B.D : Posée de cette manière, la question semble supposer que l’intrapreneuriat peut être une attitude qui émergerait au sein de l’entreprise, et qui serait favorisée par des activités d’innovation.
Mon raisonnement en termes de management de l’innovation aborde plutôt la question dans l’autre sens : quels types d’innovations ou de situations d’innovation nécessitent le recours à l’intrapreneuriat pour aboutir efficacement ?
C&R : Dans cette perspective, à quels besoins l’intrapreneuriat permet-il de répondre ?
B.D : Si l’on se place du point de vue du management de l’innovation, l’intrapreneuriat peut répondre à diverses questions.
Très en amont, on peut tout d’abord l’imaginer comme une manière d’utiliser la force de proposition des collaborateurs qui adopteraient cette posture pour générer et proposer des idées. Cependant, il faut être assez réaliste sur ce que produit l’intrapreneuriat quand il est pensé de cette manière.
En effet, les innovations générées naturellement par les propositions des collaborateurs, sans guide ni stimulations particulières, renvoient très majoritairement à des formes d’innovation incrémentale voire de la simple correction de problèmes quotidiens.
Il y a donc un enjeu fort de cadrer et accompagner ces démarches, surtout si l’on souhaite développer des innovations de rupture via l’outil intrapreneurial. L’intrapreneuriat est aussi un outil efficace pour passer du stade de l’idée à une forme de « projet validé », en utilisant les approches et méthodologies entrepreneuriales.
L’enjeu est alors de donner les bons outils aux intrapreneurs pour leur permettre de rendre une idée très peu mature à l’origine compatible avec des niveaux d’incertitude acceptables dans l’entreprise (ou l’organisation plus largement).
Enfin, l’intrapreneuriat répond également à des besoins situés en aval du processus d’innovation.

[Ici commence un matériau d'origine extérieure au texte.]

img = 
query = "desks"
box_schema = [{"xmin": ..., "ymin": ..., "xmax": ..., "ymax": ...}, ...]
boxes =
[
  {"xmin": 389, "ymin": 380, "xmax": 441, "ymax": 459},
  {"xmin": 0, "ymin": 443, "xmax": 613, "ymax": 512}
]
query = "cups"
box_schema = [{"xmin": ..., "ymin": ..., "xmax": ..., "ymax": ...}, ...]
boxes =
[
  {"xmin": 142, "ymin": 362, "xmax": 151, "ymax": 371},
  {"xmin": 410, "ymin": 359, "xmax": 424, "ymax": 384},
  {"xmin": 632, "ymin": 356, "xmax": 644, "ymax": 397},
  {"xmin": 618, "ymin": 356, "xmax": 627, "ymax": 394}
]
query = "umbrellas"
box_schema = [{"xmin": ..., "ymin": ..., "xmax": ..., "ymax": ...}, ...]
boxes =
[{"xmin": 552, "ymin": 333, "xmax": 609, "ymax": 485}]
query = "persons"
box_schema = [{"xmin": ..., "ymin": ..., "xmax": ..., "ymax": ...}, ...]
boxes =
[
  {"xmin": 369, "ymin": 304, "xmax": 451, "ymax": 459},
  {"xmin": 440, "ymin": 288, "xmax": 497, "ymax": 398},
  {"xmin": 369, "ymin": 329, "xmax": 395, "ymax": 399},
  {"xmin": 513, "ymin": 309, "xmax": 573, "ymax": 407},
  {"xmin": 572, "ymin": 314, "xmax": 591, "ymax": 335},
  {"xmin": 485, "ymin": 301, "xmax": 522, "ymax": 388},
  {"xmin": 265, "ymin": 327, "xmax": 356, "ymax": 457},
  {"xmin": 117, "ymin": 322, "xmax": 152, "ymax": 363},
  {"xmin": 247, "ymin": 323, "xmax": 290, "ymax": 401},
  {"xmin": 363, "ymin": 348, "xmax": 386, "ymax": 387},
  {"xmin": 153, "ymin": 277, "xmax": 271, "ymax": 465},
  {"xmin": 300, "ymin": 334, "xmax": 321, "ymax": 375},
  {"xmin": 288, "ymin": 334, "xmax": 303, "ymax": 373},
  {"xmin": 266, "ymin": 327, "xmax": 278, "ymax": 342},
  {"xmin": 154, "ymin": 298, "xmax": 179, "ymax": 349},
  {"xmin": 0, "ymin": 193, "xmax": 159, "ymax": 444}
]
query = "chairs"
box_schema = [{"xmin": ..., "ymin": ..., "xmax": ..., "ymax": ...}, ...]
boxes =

Le problème de l’innovation dans un grand groupe, c’est souvent la recherche de zones d’atterrissage pour certains projets qui ne trouvent pas de place dans la structure usuelle de l’entreprise.
L’avantage de l’intrapreneuriat, sur ce point, est la possibilité d’utiliser des structures vierges typées « entrepreneuriat » pour faire atterrir ces projets un peu « hors normes ».
C&R : L’intérêt de l’intrapreneuriat s’arrête-t-il là ?
B.D : Non, bien entendu ! Au-delà de ces aspects de management de l’innovation, l’intrapreneuriat impacte de nombreux volets de la vie de l’entreprise.
On peut ainsi le voir, et la liste n’est pas exhaustive, comme un outil de changement des postures des équipes vis-à-vis de l’innovation et de l’autonomie, de stimulation pour le changement des procédures internes, de détection des talents et des compétences atypiques, de (ré)engagement des collaborateurs, etc.
La liste pourrait être longue, et la conception d’un programme d’intrapreneuriat nécessite une analyse détaillée des enjeux en amont afin de s’assurer de lui donner la forme la plus appropriée.
En effet, il y a de nombreux paramètres qui vont influer fortement sur l’impact du programme (implication de la direction, organisation de la phase de génération, largeur des équipes conviées, push ou pull, etc.) qu’il convient de choisir en fonction de ce que l’on souhaite faire.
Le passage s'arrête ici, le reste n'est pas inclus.